* Exercise brief
Print each line exactly as it is given.

* Stored data
# # # #

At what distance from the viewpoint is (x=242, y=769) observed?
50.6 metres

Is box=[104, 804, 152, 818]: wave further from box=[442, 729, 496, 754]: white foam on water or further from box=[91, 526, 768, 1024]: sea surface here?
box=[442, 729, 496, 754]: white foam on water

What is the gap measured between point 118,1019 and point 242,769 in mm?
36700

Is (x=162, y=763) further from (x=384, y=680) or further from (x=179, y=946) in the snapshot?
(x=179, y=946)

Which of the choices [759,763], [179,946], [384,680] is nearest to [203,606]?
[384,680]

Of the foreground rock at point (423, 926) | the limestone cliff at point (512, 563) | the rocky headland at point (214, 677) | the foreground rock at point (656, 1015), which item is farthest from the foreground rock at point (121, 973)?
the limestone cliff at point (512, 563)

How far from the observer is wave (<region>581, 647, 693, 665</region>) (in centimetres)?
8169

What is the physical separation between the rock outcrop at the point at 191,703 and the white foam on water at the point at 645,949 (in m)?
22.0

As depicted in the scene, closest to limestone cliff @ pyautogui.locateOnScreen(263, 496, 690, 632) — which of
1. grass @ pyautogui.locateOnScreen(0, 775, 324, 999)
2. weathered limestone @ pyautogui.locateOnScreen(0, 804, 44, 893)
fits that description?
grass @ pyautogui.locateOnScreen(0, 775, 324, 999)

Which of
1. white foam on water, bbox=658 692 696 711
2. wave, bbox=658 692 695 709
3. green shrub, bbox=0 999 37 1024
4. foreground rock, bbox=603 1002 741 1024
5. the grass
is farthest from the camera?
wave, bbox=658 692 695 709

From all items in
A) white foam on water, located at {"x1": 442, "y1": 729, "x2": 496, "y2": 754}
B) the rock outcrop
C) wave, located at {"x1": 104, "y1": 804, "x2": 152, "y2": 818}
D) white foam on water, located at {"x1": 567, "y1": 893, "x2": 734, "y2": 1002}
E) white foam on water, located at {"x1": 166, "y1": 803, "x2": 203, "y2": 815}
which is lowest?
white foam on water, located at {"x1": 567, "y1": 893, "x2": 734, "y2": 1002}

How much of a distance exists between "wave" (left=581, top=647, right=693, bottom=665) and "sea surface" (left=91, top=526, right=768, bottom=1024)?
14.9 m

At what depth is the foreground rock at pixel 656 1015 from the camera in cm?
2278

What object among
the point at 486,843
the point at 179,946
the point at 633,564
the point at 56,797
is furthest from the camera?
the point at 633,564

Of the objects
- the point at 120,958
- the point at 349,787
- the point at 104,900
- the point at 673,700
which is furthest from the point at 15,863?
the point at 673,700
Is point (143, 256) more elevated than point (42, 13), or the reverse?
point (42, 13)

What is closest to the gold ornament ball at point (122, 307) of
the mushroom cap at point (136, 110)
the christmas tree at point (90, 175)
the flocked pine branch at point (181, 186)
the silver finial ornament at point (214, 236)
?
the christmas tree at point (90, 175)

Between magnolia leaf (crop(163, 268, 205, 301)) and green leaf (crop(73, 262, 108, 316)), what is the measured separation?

# # # #

* Solution for this problem
At what distance from the viewpoint is (x=242, y=769) observed?
50.6 metres

Is box=[104, 804, 152, 818]: wave further from box=[442, 729, 496, 754]: white foam on water or further from box=[91, 526, 768, 1024]: sea surface here?
box=[442, 729, 496, 754]: white foam on water

What is the gap measured between point 118,1019 and point 242,769 in mm?
36700

Is (x=162, y=763) further from (x=384, y=680) or further from (x=179, y=946) in the snapshot?
(x=179, y=946)

Which of the choices [759,763], [179,946], [384,680] is nearest to [203,606]?
[384,680]

Of the foreground rock at point (423, 926) | the limestone cliff at point (512, 563) | the rocky headland at point (214, 677) | the foreground rock at point (656, 1015), which item is farthest from the foreground rock at point (121, 973)?
the limestone cliff at point (512, 563)

How far from the observer is wave (<region>581, 647, 693, 665</region>) (in centimetres)?
8169

What is the physical separation between the rock outcrop at the point at 191,703 and the white foam on water at the point at 645,949 (in m)?
22.0

As depicted in the scene, closest to limestone cliff @ pyautogui.locateOnScreen(263, 496, 690, 632) — which of
1. grass @ pyautogui.locateOnScreen(0, 775, 324, 999)
2. weathered limestone @ pyautogui.locateOnScreen(0, 804, 44, 893)
fits that description?
grass @ pyautogui.locateOnScreen(0, 775, 324, 999)

Which of
1. white foam on water, bbox=658 692 696 711
2. wave, bbox=658 692 695 709
3. green shrub, bbox=0 999 37 1024
4. foreground rock, bbox=603 1002 741 1024
5. the grass
is farthest from the camera?
wave, bbox=658 692 695 709

From all items in
A) white foam on water, located at {"x1": 442, "y1": 729, "x2": 496, "y2": 754}
B) the rock outcrop
C) wave, located at {"x1": 104, "y1": 804, "x2": 152, "y2": 818}
D) white foam on water, located at {"x1": 567, "y1": 893, "x2": 734, "y2": 1002}
E) white foam on water, located at {"x1": 166, "y1": 803, "x2": 203, "y2": 815}
which is lowest?
white foam on water, located at {"x1": 567, "y1": 893, "x2": 734, "y2": 1002}

How much of a distance exists between "wave" (left=581, top=647, right=693, bottom=665) and "sea surface" (left=91, top=526, right=768, bottom=1024)?
14.9 m

At what depth is the foreground rock at pixel 656 1015 from the camera in cm?
2278

What object among
the point at 486,843
the point at 179,946
the point at 633,564
the point at 56,797
is furthest from the camera?
the point at 633,564

Of the objects
- the point at 120,958
- the point at 349,787
- the point at 104,900
- the point at 673,700
which is furthest from the point at 15,863?
the point at 673,700
Is point (143, 256) more elevated than point (42, 13), or the reverse?
point (42, 13)

What is closest to the gold ornament ball at point (122, 307) of
the mushroom cap at point (136, 110)
the christmas tree at point (90, 175)
the flocked pine branch at point (181, 186)
the silver finial ornament at point (214, 236)
?
the christmas tree at point (90, 175)

Between magnolia leaf (crop(163, 268, 205, 301)) and green leaf (crop(73, 262, 108, 316)), what is the measured separation?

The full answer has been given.